EXCERPT:
════════════════

A decade after the “Save the Rainforest” movement captured the world’s imagination, Cargill and other food giants are pushing deeper into the wilderness.
COLONIA BERLIN, Bolivia — A few months ago, a representative from Cargill traveled to this remote colony in Bolivia’s eastern lowlands in the southernmost reaches of the vast Amazon River basin with an enticing offer.
The American agricultural giant wanted to buy soybeans from the Mennonite residents, descendants of European peasants who had been carving settlements out of the thick forest for more than 40 years. The company would finance a local warehouse and weighing station so farmers could sell their produce directly to Cargill on-site, the man said, according to local residents.
One of those farmers, Heinrich Janzen, was clearing woodland from a 37-acre plot he bought late last year, hustling to get soy in the ground in time for a May harvest. “Cargill wants to buy from us,” said Mr. Janzen, 38, as bluish smoke drifted from heaps of smoldering vegetation.
His soy is in demand. Cargill is one of several agricultural traders vying to buy from soy farmers in the region, he said.
Cargill confirmed the accounts of colony residents, and said the company was still assessing whether it would source from the community. That decision would depend on a study of the area’s productivity and land titles, said Hugo Krajnc, Cargill’s corporate affairs leader for the Southern Cone, based in Argentina. “But if a farmer has burned down its forest we’ll not source from that grower,” he said.
A decade after the “Save the Rainforest” movement forced changes that dramatically slowed deforestation across the Amazon basin, activity is roaring back in some of the biggest expanses of forests in the world. That resurgence, driven by the world’s growing appetite for soy and other agricultural crops, is raising the specter of a backward slide in efforts to preserve biodiversity and fight climate change.
In the Brazilian Amazon, the world’s largest rain forest, deforestation rose in 2015 for the first time in nearly a decade, to nearly two million acres from August 2015 to July 2016. That is a jump from about 1.5 million acres a year earlier and just over 1.2 million acres the year before that, according to estimates by Brazil’s National Institute for Space Research.
Here across the border in Bolivia, where there are fewer restrictions on land clearance, deforestation appears to be accelerating as well.
About 865,000 acres of land have been deforested, on average, annually for agriculture since 2011, according to estimates from the nongovernmental Bolivia Documentation and Information Center, an area nearly the equivalent of Rhode Island in size. That figure has risen from about 366,000 acres a year, on average, in the 1990s and 667,000 acres a year in the 2000s.

════════════════

GIVEN INFORMATION:

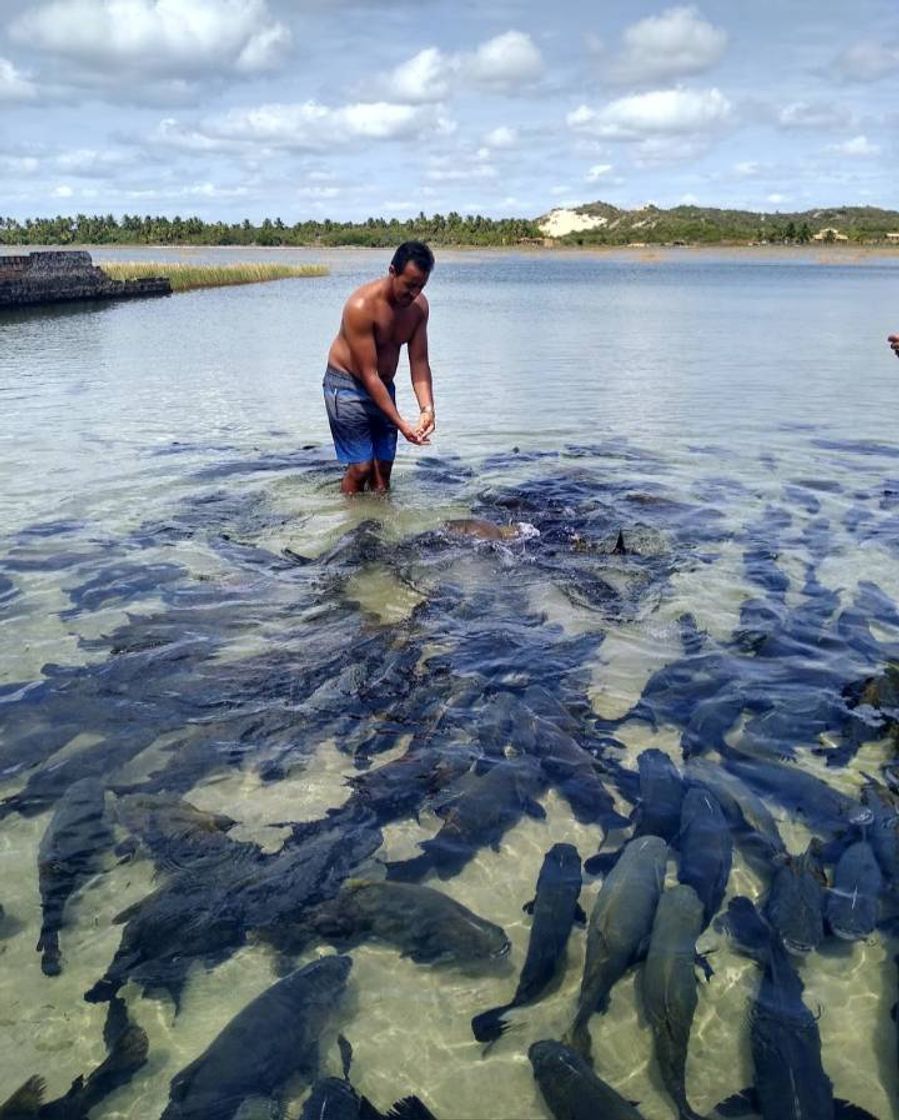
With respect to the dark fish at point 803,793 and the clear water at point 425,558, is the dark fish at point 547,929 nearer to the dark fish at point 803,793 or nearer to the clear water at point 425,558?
the clear water at point 425,558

════════════════

CHALLENGE A: Copy the part of the rainforest article starting at "Here across the" and ending at "in the 2000s.".
CHALLENGE B:
Answer these questions about the rainforest article:
(i) How large is the plot Heinrich Janzen was clearing?
(ii) What is Hugo Krajnc's job at Cargill?
(iii) On average, how many acres a year were cleared for farming in Bolivia in the 1990s?

RIGHT ANSWER A:
Here across the border in Bolivia, where there are fewer restrictions on land clearance, deforestation appears to be accelerating as well.
About 865,000 acres of land have been deforested, on average, annually for agriculture since 2011, according to estimates from the nongovernmental Bolivia Documentation and Information Center, an area nearly the equivalent of Rhode Island in size. That figure has risen from about 366,000 acres a year, on average, in the 1990s and 667,000 acres a year in the 2000s.

RIGHT ANSWER B:
(i) 37 acres
(ii) Corporate affairs leader for the Southern Cone
(iii) About 366,000 acres